15. The 'Verdana' font was chosen because of the simplicity of its form.
16. All messages are printed in colours that are clearly contrasted and of an easily readable size.
17. The spaces for the wheelchairs are in carriages 2 and 4 (there are 5); they are clearly indicated both on the inside and on the outside.
18. Each of these spaces has a seatbelt.
19. There is a call button at the right height for people in wheelchairs. Once pressed, this tells the driver that a person in a wheelchair wishes to leave the Tram.
20. In addition to the four wheelchair spaces, each vehicle has a further 16 seats reserved and indicated for people with reduced mobility. These seats are those closest to the doors.
21. There is a call button that warns the driver when a person with reduced mobility wishes to get out.
22. In carriages 2 and 4 , there are seats with an ischiatic support (next to the doors) - vertical wooden elements to support the back. They are for people who cannot sit on a conventional seat.
23. In the tram, all stops are announced prior to arrival.
24. The yellow paving chosen features a type of tactile cylinder which prevents wheelchairs from getting stuck.
25. The text at the stop is written in lower case (in accordance with ONCE specifications) so as to be easier to read.
26. The stop has a bench which features an area with ischiatic support.
27. Contrasting colours have been chosen and the ticket machines have an on-screen option for people with reduced sight.
28. Push a button to access this mode and the letters are enlarged. All on-screen instructions also have a voice option.
29. All of the functions have text in Braille. Also, pressing the 'i' button puts you in direct contact with an operator through the intercom system.
30. The operator can perform the task requested by the user directly from the control centre.
31. The ticket machine area has tactile paving so that the blind can find it easily.

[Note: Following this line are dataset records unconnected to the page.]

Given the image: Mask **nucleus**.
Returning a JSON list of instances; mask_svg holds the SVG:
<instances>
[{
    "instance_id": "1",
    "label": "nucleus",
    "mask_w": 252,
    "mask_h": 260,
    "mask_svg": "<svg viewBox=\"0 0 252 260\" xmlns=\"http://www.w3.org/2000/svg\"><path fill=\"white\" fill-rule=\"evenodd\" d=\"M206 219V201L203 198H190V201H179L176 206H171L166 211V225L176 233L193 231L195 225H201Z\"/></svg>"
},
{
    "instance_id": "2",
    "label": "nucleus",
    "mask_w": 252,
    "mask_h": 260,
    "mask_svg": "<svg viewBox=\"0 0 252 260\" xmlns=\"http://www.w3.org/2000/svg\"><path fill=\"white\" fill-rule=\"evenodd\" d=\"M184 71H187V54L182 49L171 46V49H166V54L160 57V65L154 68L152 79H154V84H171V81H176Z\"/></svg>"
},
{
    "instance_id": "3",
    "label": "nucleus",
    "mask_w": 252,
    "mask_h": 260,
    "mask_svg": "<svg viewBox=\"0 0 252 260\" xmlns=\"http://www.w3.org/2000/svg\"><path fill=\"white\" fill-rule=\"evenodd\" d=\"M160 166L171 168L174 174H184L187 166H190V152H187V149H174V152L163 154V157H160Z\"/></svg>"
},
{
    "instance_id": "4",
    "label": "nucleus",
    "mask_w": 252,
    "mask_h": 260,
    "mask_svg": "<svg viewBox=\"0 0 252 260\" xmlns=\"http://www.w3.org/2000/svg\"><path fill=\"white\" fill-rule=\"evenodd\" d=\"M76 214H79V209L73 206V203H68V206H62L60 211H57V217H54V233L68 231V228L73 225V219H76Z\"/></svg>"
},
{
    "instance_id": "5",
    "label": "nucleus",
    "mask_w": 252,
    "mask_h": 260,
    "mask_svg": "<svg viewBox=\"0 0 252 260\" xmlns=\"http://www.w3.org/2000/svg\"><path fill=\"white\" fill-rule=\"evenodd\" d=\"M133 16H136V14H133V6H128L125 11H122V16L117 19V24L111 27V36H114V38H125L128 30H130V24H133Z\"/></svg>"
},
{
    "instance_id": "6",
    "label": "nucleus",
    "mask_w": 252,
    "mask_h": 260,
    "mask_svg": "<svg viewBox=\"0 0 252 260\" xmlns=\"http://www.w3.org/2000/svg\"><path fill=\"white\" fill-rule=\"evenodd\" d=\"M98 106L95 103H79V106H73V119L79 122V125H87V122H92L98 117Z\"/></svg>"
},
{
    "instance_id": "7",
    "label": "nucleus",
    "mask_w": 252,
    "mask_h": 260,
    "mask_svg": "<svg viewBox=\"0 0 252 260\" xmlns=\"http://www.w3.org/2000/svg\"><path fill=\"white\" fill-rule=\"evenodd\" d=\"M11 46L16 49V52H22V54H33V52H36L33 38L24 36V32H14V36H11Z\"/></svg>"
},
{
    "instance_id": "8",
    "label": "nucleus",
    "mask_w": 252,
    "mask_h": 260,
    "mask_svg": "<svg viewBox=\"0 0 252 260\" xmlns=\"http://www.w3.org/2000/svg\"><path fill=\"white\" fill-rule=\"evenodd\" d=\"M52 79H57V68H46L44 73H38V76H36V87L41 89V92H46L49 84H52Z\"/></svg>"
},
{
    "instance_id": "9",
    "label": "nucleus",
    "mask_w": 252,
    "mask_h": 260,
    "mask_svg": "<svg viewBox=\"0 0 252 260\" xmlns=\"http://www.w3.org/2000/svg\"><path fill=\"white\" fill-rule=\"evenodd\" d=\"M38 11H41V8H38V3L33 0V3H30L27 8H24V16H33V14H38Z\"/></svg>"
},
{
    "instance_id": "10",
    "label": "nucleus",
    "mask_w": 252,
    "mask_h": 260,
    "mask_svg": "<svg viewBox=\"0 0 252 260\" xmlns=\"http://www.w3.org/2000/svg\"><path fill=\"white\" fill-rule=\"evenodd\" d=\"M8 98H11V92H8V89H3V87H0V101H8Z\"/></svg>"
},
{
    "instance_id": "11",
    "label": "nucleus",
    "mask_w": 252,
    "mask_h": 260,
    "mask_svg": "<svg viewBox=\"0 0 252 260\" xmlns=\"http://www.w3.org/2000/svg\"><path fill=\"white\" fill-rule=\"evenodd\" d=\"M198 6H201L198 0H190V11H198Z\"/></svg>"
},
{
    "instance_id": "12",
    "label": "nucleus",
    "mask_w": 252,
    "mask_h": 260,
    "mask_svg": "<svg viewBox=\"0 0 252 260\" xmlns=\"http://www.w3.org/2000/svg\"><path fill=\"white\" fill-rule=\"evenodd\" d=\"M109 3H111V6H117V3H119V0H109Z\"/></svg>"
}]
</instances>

32. All of the stops have a tannoy system to communicate any incident that might happen at a stop. The sound has been set in accordance with ONCE specifications.
33. The cylinders have been chosen so as not to inconvenience the blind with their canes, prams or manually operated wheelchairs.
34. The paving has grooves which indicate the direction of the pavement to the blind.
35. The curbs at all crossings - whether road or tramway - are lowered.
36. Prior to the urban renovation, the boulevard was criss-crossed in numerous places, meaning that pedestrians had to move off the walkway onto the pavements at the side of the road. Now the walkway runs for 1,730 metres to the heart of the city.
37. The activation of this app on your mobile means that when the device approaches a traffic light, it detects the light and activates the warning sound function so the blind person knows whether it is red or green.
38. This system also works with a specific device that ONCE provides its members.
39. In the pedestrianised section of Coso, a slightly elevated edge has been installed so that people with reduced sight can notice the distinction between pavement and tramway.
40. The intermediate areas between the tramways and the road have been painted in an orangey-red so that they can be seen by people with reduced sight. In addition the paving is different.